More details on what the CCD contains
- Nonfiscal CCD
- Consists of school level or school district level data on non-fiscal variables.
- Includes enrollments by grade, race/ethnicity, free/reduced-price lunch status; FTE teachers (school-level); and guidance counselors, instructional aides, and administrators (only at the district-level).
- Fiscal CCD
- Consists of school district level data on fiscal variables.
- Includes school district revenues by source (including the famous local-state-federal division, but also how much revenue is from property taxes) and expenditures by various categories, including teacher pay, administration, transportation, and capital outlays (such as construction).
- Available from the CCD data download website. Not available (as far as I know) in the ELSi tableGenerator.
- I plan to discuss this data in a later post.
Appendix: notes on maps & analysis
Data sources
- The CCD data was obtained from the ELSI interface. See section 3.
- To obtain the Census shapefiles, I consulted a Census Website. The 2014 version of the shapefiles could not be used with shp2dta in Stata, so I used the 2010 Census shapefiles.
- To create maps by Census region, I used an excel file containing state FIPS code compilations from the Census.

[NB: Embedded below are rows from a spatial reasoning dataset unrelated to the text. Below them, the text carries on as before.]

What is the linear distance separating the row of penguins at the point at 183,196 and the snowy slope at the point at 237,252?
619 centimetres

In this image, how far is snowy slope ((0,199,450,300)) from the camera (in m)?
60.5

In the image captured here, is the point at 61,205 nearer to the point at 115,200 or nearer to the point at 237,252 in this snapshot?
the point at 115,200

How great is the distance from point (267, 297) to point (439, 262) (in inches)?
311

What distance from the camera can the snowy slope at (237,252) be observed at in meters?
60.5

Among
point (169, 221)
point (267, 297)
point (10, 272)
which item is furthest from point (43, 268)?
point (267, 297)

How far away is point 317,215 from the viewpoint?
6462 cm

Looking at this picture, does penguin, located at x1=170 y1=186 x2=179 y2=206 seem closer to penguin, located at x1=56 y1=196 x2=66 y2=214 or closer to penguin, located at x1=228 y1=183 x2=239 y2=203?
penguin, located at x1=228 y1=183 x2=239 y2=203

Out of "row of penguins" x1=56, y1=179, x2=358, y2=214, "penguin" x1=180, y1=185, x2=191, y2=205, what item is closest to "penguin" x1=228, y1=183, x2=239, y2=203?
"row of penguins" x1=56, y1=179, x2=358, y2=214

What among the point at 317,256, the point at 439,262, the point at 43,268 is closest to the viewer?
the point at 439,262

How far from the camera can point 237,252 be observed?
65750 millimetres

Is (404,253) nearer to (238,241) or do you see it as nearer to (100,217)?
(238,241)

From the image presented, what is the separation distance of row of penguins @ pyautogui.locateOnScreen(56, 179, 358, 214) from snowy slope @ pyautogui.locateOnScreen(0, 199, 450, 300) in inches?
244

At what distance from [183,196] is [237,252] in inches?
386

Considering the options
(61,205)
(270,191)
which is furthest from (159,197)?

Stata do files & instructions
dropouts.do is the cleanest of my do files for this project. It takes the zip files directly from the ELSI website and turns them into a large stata dataset. If you replicate this, you will have to replace the ELSI_csv_export_6357269214450906354461.csv (etc.) names appropriately.mapmaking.do and mapmaking_olders.do are poorly organized do files that I used to put datasets together and save them in Stata 12 format so that I could use them on a larger computer.
createmaps.do, a file I used on a larger computer, uses the shape file exports to construct a bunch of region-specific map files to be used later in creating the dot maps you saw at the beginning of this page.
createmaps10.do, createmaps00.do, and createmaps90.do generate the maps using the output dta files from createmaps.do.
povertyattritanalysis.do uses a dataset obtained from mapmaking_older.do to conduct the attrition rates on poverty by urbanicity analysis presented in section 2.